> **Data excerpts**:
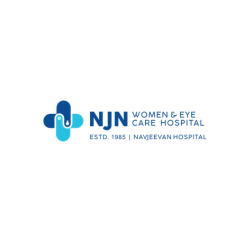 Navjeevan Hospital screenshot 1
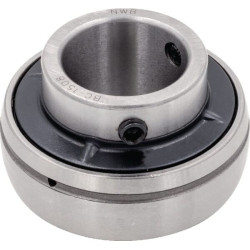 Roulement UNIVERSEL NWB01447
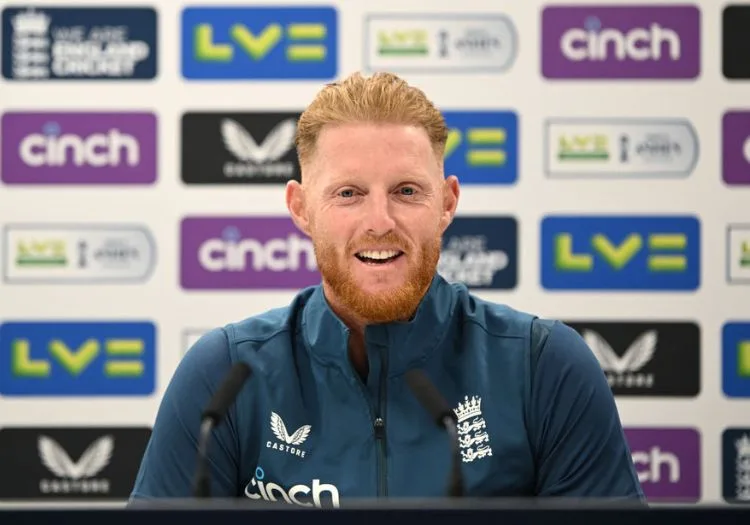 Future of Test Cricket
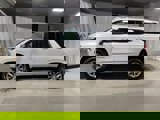 New 2025 Chevrolet Tahoe Premier image 4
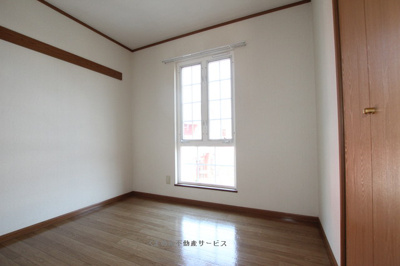 【内装】 | ニュークレストールソフィアＡ | きれいな内装です
ニュークレストールソフィアA棟201号室　2013/8/12撮影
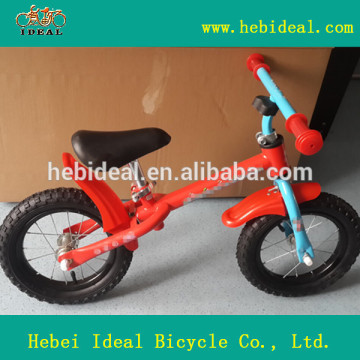 Children bike/training bike/walking bikes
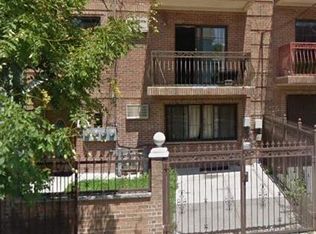 721 E 219th St, Bronx, NY 10467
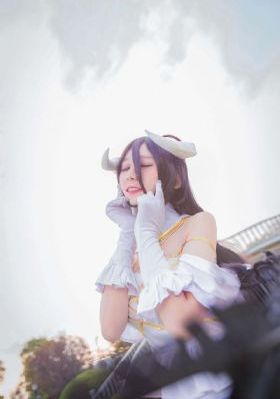 刻晴大战史莱姆外服免费观看_国语版高清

> **What to do**: Present every line of text in the data above as a numbered list, leaving out the pictures and any lines that are blank.

> **Written solution**:
1.  Navjeevan Hospital screenshot 1
2.  Roulement UNIVERSEL NWB01447
3.  Future of Test Cricket
4.  New 2025 Chevrolet Tahoe Premier image 4
5.  【内装】 | ニュークレストールソフィアＡ | きれいな内装です
6. ニュークレストールソフィアA棟201号室　2013/8/12撮影
7.  Children bike/training bike/walking bikes
8.  721 E 219th St, Bronx, NY 10467
9.  刻晴大战史莱姆外服免费观看_国语版高清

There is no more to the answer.